Cheer & Dance, Dance e. V. gewinnt Silber in Sachsen

In der strahlenden Kulisse der BallsportARENA Dresden wurden am 25. November die „Sterne des Sports in Silber“ vergeben, mit dem Ziel, das bemerkenswerte ehrenamtliche Engagement sächsischer Sportvereine zu würdigen. Der Höhepunkt des Abends war die Auszeichnung des Vereins Cheer & Dance, Dance e. V. aus Waldheim mit dem „Großen Stern in Silber 2024“. Diese prestigeträchtige Auszeichnung verdeutlicht, wie entscheidend sportlicher Einsatz für den gesellschaftlichen Zusammenhalt sein kann.

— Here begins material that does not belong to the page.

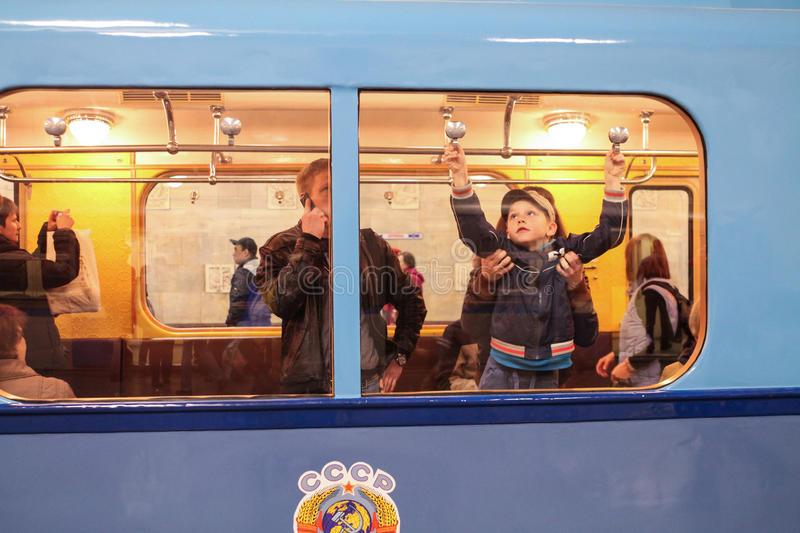 Unidentified child opens a window in an old subway car royalty free stock photo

Veranstaltet von den Volksbanken und Raiffeisenbanken sowie dem Deutschen Olympischen Sportbund, zeichnet der Wettbewerb Vereine aus, die über ihr sportliches Angebot hinaus soziale Verantwortung übernehmen. Die diesjährigen mehrstufigen Preisträger spiegeln die Vielfalt und Kreativität wider, mit der Vereine wie der VfB Eilenburg e. V. und SV Triebel e. V. gesellschaftliche Herausforderungen angehen.
Eine große Gruppe Cheerleaderinnen und Cheerleader posiert triumphierend nah beieinander, alle in weißen Uniformen mit roten, grünen und blauen Streifen. Sie tragen Medaillen, halten silberne Pompons hoch und zeigen Daumen, während im Hintergrund eine Flagge Sachsen weht.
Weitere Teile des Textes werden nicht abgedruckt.